Given text:
═══

On 21 June, Prince Nassau-Siegen attacked the Swedes at Björkö Sound with 89 ships. Then, at nightfall on 3 July (22 June OS), Gustav III ordered the breakout to commence from Krysserort at 10:00 on the following day.

At 02:00 on 4 July, Swedish units bombarded Russian shore batteries. At the same time, Swedish sloops, led by Lieutenant Colonel Jacob Törning, attacked a Russian naval unit just west of Vasikansaari Island, west of Björkö sound.

Just prior to 07:00 that morning, Gustav III spoke with then captain Johan Puke of the 64-gun ship of the line, the Dristigheten ("The Audacity"), which would lead the breakout. Moments later, Puke, aboard the Dristigheten, led a line of ships and the Swedish naval fleet away from the bay, through the western channel, around the Salvors shallows into the middle of the channel between the shallows and Krysserort, and towards the first Russian ships of the line, the Seslav and Saint Peter which were part of the Russian Admiral Povalishin's squadron deployed to block the channel leading to west.

═══

Instructions:
**1.** State whether each statement agrees with the passage on the Swedish breakout. Answer yes or no, and quote the passage's deciding words. (a) Prince Nassau-Siegen attacked the Swedes at Björkö Sound with 89 ships. (b) Johan Puke led the Swedish sloops that attacked a Russian naval unit west of Vasikansaari Island. (c) The Dristigheten was a 64-gun ship of the line.
**2.** Update part of the passage on the Swedish breakout, replacing every "Dristigheten" with "Audacity". Begin at the words that have "Just prior to" and stop after "leading to west.".
**3.** According to the passage on the Swedish breakout, whose squadron included the Seslav and Saint Peter?
Use only the passage on the Swedish breakout for your answers.

═══

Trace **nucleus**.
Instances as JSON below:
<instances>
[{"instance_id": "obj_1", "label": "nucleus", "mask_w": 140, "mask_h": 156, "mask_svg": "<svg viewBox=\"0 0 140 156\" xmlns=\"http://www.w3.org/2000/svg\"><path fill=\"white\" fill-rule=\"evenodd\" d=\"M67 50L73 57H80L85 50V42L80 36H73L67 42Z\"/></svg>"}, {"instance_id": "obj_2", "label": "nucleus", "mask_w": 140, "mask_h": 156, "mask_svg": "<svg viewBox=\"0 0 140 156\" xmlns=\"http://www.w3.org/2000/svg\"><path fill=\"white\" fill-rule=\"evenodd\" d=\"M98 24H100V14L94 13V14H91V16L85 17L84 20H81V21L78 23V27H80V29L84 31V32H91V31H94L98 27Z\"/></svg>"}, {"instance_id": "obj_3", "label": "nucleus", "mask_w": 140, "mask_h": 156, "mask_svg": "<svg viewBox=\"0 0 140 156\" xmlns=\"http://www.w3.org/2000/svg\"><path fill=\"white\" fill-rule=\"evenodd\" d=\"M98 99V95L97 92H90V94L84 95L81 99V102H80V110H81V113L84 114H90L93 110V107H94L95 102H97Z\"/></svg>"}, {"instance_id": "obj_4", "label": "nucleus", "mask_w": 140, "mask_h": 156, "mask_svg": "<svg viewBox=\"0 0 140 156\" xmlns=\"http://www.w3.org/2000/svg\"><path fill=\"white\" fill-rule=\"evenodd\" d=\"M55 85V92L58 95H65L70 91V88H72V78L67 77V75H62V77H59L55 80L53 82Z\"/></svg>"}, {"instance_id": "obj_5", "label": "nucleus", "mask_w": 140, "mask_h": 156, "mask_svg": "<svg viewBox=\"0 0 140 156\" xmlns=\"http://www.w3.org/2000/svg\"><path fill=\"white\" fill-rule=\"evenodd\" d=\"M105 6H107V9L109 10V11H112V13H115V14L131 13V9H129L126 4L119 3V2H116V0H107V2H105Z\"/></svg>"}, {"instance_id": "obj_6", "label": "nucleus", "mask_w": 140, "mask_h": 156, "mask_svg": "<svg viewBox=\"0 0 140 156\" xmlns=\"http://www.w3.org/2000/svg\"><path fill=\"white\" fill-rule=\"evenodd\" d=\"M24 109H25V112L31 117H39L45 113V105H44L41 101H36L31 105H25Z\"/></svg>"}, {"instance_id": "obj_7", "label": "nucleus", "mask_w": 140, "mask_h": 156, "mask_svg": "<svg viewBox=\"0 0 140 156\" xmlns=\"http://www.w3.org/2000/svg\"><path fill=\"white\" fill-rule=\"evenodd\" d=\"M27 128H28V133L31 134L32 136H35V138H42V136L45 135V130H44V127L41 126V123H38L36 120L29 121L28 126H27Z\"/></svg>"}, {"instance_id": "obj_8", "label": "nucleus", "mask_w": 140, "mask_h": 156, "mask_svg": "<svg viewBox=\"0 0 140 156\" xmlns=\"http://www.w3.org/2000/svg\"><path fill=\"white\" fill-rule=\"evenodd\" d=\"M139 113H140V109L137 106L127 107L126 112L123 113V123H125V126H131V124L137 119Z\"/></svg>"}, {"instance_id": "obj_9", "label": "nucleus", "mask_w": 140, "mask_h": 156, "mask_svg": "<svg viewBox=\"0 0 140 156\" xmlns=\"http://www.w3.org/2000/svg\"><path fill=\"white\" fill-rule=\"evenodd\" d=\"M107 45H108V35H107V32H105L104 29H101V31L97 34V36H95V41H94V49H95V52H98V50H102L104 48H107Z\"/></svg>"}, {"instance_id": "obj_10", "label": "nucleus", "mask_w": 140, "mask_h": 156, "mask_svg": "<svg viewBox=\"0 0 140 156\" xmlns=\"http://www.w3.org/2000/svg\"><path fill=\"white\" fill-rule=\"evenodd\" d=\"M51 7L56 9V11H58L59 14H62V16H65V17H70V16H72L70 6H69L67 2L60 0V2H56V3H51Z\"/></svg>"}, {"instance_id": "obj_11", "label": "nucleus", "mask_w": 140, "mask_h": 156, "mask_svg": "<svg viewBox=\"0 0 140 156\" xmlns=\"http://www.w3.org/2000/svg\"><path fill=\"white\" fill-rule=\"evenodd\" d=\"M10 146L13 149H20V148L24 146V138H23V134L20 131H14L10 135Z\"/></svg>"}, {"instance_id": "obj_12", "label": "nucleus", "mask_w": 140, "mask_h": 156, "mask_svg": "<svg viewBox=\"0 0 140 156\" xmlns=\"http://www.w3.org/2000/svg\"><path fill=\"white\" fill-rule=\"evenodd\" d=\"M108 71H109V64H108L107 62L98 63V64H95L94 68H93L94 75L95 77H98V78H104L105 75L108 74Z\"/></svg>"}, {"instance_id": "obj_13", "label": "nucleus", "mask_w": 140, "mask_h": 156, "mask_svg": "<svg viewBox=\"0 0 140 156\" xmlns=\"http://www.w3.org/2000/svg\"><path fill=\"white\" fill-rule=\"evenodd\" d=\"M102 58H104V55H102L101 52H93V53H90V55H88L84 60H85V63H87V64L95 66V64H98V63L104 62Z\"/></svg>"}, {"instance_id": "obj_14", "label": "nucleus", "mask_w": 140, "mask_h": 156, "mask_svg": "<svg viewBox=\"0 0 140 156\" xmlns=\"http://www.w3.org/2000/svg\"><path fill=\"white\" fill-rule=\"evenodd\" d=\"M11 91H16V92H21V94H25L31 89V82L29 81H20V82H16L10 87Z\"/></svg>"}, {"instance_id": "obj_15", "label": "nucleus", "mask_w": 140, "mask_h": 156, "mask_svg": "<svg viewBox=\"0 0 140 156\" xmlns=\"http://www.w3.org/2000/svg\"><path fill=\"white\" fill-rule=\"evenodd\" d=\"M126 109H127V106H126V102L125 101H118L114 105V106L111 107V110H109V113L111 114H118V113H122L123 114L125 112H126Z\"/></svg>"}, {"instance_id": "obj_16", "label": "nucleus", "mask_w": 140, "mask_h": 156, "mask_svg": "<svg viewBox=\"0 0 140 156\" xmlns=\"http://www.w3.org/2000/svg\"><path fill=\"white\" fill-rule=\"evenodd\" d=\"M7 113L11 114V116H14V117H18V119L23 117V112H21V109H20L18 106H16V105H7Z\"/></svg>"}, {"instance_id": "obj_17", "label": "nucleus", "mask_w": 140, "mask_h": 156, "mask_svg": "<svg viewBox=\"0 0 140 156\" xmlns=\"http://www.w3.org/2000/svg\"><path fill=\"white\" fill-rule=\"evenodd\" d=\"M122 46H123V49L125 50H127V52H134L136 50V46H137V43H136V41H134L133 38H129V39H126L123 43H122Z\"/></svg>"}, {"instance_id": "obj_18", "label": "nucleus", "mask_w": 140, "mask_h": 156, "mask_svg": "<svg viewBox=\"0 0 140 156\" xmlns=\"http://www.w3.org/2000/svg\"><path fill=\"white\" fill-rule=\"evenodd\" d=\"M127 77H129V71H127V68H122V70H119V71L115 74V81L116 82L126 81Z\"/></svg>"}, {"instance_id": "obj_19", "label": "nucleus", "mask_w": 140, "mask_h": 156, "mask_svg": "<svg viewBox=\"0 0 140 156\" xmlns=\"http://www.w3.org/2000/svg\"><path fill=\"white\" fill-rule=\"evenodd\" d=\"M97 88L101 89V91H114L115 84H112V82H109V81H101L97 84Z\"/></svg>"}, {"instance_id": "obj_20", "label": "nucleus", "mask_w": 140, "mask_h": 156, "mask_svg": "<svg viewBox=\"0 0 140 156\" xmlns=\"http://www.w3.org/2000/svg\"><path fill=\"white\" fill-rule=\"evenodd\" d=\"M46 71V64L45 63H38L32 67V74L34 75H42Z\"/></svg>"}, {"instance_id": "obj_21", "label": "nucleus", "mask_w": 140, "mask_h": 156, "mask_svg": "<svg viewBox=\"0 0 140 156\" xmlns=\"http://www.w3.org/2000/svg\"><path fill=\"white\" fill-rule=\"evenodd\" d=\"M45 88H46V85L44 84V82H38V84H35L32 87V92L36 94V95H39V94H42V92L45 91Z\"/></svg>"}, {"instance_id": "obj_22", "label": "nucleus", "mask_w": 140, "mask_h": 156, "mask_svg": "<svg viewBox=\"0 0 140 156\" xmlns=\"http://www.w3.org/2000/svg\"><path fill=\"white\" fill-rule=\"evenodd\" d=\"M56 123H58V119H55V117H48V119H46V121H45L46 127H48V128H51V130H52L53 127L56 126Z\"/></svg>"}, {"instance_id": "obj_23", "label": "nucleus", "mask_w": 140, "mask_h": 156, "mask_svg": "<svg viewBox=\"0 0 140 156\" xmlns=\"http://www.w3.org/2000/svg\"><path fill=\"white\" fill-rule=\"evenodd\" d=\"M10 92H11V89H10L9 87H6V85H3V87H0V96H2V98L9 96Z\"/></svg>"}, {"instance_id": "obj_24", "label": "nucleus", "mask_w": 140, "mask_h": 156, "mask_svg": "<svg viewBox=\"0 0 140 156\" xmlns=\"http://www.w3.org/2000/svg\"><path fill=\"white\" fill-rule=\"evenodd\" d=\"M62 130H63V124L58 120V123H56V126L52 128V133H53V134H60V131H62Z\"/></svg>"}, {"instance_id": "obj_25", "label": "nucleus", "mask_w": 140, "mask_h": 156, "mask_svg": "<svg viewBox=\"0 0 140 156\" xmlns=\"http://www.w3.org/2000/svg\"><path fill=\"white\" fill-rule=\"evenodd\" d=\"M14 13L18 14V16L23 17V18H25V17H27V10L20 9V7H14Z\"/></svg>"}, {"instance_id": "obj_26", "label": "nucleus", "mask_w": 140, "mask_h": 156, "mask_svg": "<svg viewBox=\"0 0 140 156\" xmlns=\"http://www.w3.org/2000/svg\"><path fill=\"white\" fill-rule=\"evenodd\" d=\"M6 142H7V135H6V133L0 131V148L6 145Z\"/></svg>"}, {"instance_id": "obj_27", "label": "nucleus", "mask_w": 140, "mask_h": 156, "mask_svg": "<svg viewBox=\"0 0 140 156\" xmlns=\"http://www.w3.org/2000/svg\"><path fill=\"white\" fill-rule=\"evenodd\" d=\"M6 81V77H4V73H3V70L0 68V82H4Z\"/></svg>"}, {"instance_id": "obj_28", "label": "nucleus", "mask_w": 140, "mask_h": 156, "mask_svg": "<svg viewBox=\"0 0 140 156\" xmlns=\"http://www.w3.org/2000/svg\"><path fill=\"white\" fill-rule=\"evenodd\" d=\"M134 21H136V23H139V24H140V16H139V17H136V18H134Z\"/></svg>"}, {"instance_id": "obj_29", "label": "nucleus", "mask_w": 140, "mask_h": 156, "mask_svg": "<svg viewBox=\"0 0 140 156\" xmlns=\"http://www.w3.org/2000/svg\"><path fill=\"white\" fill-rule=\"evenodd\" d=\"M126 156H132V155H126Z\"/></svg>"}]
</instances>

═══

Results of the exercise:
**1.**
(a) Yes: "Prince Nassau-Siegen attacked the Swedes at Björkö Sound with 89 ships"
(b) No: "Swedish sloops, led by Lieutenant Colonel Jacob Törning"
(c) Yes: "the 64-gun ship of the line, the Dristigheten"

**2.**
Just prior to 07:00 that morning, Gustav III spoke with then captain Johan Puke of the 64-gun ship of the line, the Audacity ("The Audacity"), which would lead the breakout. Moments later, Puke, aboard the Audacity, led a line of ships and the Swedish naval fleet away from the bay, through the western channel, around the Salvors shallows into the middle of the channel between the shallows and Krysserort, and towards the first Russian ships of the line, the Seslav and Saint Peter which were part of the Russian Admiral Povalishin's squadron deployed to block the channel leading to west.

**3.** They were part of the Russian Admiral Povalishin's squadron.